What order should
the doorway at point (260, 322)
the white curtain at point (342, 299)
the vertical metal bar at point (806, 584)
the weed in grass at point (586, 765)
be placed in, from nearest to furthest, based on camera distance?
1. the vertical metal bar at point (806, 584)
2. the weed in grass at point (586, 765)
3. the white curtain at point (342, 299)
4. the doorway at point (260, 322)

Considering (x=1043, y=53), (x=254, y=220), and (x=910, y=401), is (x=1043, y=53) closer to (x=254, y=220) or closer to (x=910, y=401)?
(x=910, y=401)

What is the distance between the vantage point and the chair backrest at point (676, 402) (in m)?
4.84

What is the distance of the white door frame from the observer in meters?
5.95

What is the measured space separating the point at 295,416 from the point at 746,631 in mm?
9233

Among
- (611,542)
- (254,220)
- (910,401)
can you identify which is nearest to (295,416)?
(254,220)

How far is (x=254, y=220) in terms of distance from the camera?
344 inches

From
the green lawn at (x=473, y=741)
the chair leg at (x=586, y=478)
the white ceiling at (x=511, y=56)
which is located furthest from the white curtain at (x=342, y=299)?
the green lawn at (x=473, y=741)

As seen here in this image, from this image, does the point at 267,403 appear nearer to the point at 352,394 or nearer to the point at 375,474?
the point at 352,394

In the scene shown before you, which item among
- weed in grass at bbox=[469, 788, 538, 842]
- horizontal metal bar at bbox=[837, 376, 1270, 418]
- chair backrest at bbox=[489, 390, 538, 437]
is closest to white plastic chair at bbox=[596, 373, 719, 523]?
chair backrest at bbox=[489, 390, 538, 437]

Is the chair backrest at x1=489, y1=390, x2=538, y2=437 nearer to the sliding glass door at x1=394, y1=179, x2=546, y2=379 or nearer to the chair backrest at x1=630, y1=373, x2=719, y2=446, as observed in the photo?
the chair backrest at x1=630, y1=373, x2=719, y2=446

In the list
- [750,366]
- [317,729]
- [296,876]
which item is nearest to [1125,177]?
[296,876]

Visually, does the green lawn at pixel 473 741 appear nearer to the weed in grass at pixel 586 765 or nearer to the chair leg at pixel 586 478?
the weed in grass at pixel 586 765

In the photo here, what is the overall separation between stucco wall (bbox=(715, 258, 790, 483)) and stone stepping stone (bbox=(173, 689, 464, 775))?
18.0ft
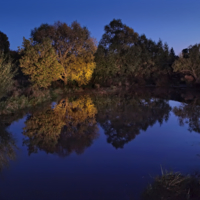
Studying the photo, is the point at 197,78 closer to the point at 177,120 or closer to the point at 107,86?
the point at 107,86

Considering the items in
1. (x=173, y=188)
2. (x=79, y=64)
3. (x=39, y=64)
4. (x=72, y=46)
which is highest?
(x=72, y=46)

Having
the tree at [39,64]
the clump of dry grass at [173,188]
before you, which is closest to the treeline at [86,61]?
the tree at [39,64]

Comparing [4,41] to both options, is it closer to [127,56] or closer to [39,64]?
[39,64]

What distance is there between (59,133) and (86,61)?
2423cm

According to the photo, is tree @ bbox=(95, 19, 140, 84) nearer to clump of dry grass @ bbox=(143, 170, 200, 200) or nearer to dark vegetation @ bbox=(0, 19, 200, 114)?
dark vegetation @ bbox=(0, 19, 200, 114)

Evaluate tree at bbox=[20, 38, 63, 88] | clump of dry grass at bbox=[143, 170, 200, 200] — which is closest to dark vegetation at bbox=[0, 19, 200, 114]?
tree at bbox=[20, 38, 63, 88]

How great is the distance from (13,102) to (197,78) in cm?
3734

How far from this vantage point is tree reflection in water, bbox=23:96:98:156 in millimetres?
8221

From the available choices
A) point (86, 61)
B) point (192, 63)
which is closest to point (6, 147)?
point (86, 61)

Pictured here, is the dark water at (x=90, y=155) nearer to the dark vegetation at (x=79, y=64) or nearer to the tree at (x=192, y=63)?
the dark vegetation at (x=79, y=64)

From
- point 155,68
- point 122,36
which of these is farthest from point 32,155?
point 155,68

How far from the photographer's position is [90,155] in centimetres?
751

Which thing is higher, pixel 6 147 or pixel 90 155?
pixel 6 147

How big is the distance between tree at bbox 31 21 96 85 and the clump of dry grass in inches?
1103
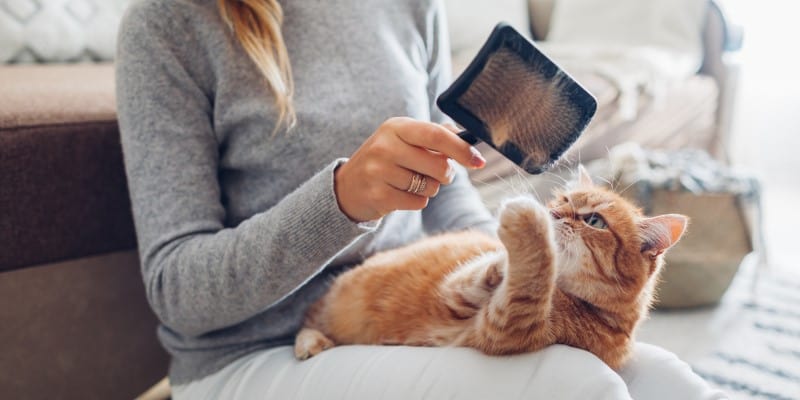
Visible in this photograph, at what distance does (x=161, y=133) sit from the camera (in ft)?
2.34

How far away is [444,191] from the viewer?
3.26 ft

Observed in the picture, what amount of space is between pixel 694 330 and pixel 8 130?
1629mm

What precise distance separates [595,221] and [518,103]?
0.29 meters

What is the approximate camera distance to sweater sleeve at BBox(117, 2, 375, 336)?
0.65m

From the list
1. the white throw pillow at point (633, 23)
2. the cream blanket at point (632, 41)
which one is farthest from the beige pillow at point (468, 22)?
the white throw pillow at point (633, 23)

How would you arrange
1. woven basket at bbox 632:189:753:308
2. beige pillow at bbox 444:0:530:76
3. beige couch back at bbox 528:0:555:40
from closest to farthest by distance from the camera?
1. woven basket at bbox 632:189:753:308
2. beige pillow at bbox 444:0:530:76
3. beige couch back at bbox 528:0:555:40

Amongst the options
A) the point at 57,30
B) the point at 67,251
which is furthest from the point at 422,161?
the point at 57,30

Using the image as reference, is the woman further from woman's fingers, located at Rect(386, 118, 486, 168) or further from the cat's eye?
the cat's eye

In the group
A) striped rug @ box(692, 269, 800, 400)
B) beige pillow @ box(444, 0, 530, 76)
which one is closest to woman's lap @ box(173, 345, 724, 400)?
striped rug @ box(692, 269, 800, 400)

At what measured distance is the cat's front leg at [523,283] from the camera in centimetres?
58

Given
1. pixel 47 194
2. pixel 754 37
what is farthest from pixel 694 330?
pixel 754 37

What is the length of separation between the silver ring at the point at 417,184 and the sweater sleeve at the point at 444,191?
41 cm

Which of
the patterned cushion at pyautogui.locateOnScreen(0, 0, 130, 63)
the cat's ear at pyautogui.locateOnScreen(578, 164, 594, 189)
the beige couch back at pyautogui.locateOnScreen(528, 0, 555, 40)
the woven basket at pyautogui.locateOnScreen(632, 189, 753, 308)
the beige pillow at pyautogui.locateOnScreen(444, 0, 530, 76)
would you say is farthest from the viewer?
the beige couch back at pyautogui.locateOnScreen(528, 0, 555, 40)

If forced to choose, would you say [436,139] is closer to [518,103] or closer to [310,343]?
• • • •
* [Stated goal]: Quote each record exactly as it stands, minus the pictures.

* [The reply]:
What order should
the doorway at point (260, 322)
the white curtain at point (342, 299)
the vertical metal bar at point (806, 584)
the weed in grass at point (586, 765)
be placed in, from nearest to furthest, based on camera distance?
1. the vertical metal bar at point (806, 584)
2. the weed in grass at point (586, 765)
3. the white curtain at point (342, 299)
4. the doorway at point (260, 322)

Considering (x=1043, y=53), (x=254, y=220), and (x=910, y=401), is (x=1043, y=53) closer to (x=254, y=220) or closer to (x=910, y=401)?
(x=910, y=401)

What is the distance between the vantage point and the chair backrest at point (676, 402) (in m)?
4.84

What is the distance of the white door frame from the observer in meters?
5.95

What is the measured space separating the point at 295,416 from the point at 746,631 in mm?
9233

Among
- (611,542)
- (254,220)
- (910,401)
can you identify which is nearest to (295,416)?
(254,220)

How far is (x=254, y=220) in terms of distance from the camera?
344 inches

From
the green lawn at (x=473, y=741)
the chair leg at (x=586, y=478)
the white ceiling at (x=511, y=56)
which is located furthest from the white curtain at (x=342, y=299)?
the green lawn at (x=473, y=741)

As seen here in this image, from this image, does the point at 267,403 appear nearer to the point at 352,394 or nearer to the point at 375,474?
the point at 352,394

In the scene shown before you, which item among
- weed in grass at bbox=[469, 788, 538, 842]
- horizontal metal bar at bbox=[837, 376, 1270, 418]
- chair backrest at bbox=[489, 390, 538, 437]
is closest to white plastic chair at bbox=[596, 373, 719, 523]?
chair backrest at bbox=[489, 390, 538, 437]

Is the chair backrest at x1=489, y1=390, x2=538, y2=437 nearer to the sliding glass door at x1=394, y1=179, x2=546, y2=379 or nearer to the chair backrest at x1=630, y1=373, x2=719, y2=446, as observed in the photo?
the chair backrest at x1=630, y1=373, x2=719, y2=446

In the list
- [750,366]
- [317,729]
- [296,876]
which item is nearest to [1125,177]?
[296,876]

Visually, does the green lawn at pixel 473 741 appear nearer to the weed in grass at pixel 586 765 or nearer to the chair leg at pixel 586 478?
the weed in grass at pixel 586 765

In the photo here, what is the overall separation between stucco wall (bbox=(715, 258, 790, 483)) and stone stepping stone (bbox=(173, 689, 464, 775))?
18.0ft
Studying the photo, is the point at 197,78 closer to the point at 177,120 or closer to the point at 107,86?
the point at 107,86

Considering the items in
1. (x=173, y=188)
2. (x=79, y=64)
3. (x=39, y=64)
4. (x=72, y=46)
which is highest?
(x=72, y=46)

Having
the tree at [39,64]
the clump of dry grass at [173,188]
before you, which is closest to the treeline at [86,61]?
the tree at [39,64]

Comparing [4,41] to both options, is it closer to [127,56] or closer to [39,64]?
[39,64]

What distance is there between (59,133) and (86,61)?
2423cm

According to the photo, is tree @ bbox=(95, 19, 140, 84) nearer to clump of dry grass @ bbox=(143, 170, 200, 200) or nearer to dark vegetation @ bbox=(0, 19, 200, 114)?
dark vegetation @ bbox=(0, 19, 200, 114)

Evaluate tree at bbox=[20, 38, 63, 88] | clump of dry grass at bbox=[143, 170, 200, 200] — which is closest to dark vegetation at bbox=[0, 19, 200, 114]?
tree at bbox=[20, 38, 63, 88]

How great is the distance from (13,102) to (197,78) in cm?
3734

How far from this vantage point is tree reflection in water, bbox=23:96:98:156 in millimetres?
8221

From the available choices
A) point (86, 61)
B) point (192, 63)
which is closest to point (6, 147)?
point (86, 61)

Pictured here, is the dark water at (x=90, y=155) nearer to the dark vegetation at (x=79, y=64) or nearer to the tree at (x=192, y=63)?
the dark vegetation at (x=79, y=64)

From
- point 155,68
- point 122,36
which of these is farthest from point 32,155?
point 155,68

How far from the photographer's position is [90,155] in centimetres?
751

Which thing is higher, pixel 6 147 or pixel 90 155?
pixel 6 147

How big is the distance between tree at bbox 31 21 96 85 and the clump of dry grass in inches?
1103
Visible in this photograph, at what distance does (x=161, y=133) sit from the camera (in ft)?
2.34

How far away is [444,191] from the viewer?
3.26 ft

Observed in the picture, what amount of space is between pixel 694 330 and pixel 8 130?
1629mm

What precise distance separates [595,221] and [518,103]?
0.29 meters

What is the approximate camera distance to sweater sleeve at BBox(117, 2, 375, 336)?
0.65m

From the list
1. the white throw pillow at point (633, 23)
2. the cream blanket at point (632, 41)
which one is farthest from the beige pillow at point (468, 22)?
the white throw pillow at point (633, 23)

How would you arrange
1. woven basket at bbox 632:189:753:308
2. beige pillow at bbox 444:0:530:76
3. beige couch back at bbox 528:0:555:40
from closest to farthest by distance from the camera?
1. woven basket at bbox 632:189:753:308
2. beige pillow at bbox 444:0:530:76
3. beige couch back at bbox 528:0:555:40

Amongst the options
A) the point at 57,30
B) the point at 67,251
which is furthest from the point at 422,161?
the point at 57,30

Using the image as reference, is the woman further from woman's fingers, located at Rect(386, 118, 486, 168) or further from the cat's eye?
the cat's eye

In the group
A) striped rug @ box(692, 269, 800, 400)
B) beige pillow @ box(444, 0, 530, 76)
which one is closest to woman's lap @ box(173, 345, 724, 400)?
striped rug @ box(692, 269, 800, 400)

At what measured distance is the cat's front leg at [523,283] from the camera in centimetres?
58

Given
1. pixel 47 194
2. pixel 754 37
what is farthest from pixel 694 330?
pixel 754 37

What is the length of separation between the silver ring at the point at 417,184 and the sweater sleeve at the point at 444,191?
41 cm

Which of
the patterned cushion at pyautogui.locateOnScreen(0, 0, 130, 63)
the cat's ear at pyautogui.locateOnScreen(578, 164, 594, 189)
the beige couch back at pyautogui.locateOnScreen(528, 0, 555, 40)
the woven basket at pyautogui.locateOnScreen(632, 189, 753, 308)
the beige pillow at pyautogui.locateOnScreen(444, 0, 530, 76)
would you say is farthest from the viewer?
the beige couch back at pyautogui.locateOnScreen(528, 0, 555, 40)

If forced to choose, would you say [436,139] is closer to [518,103] or closer to [310,343]?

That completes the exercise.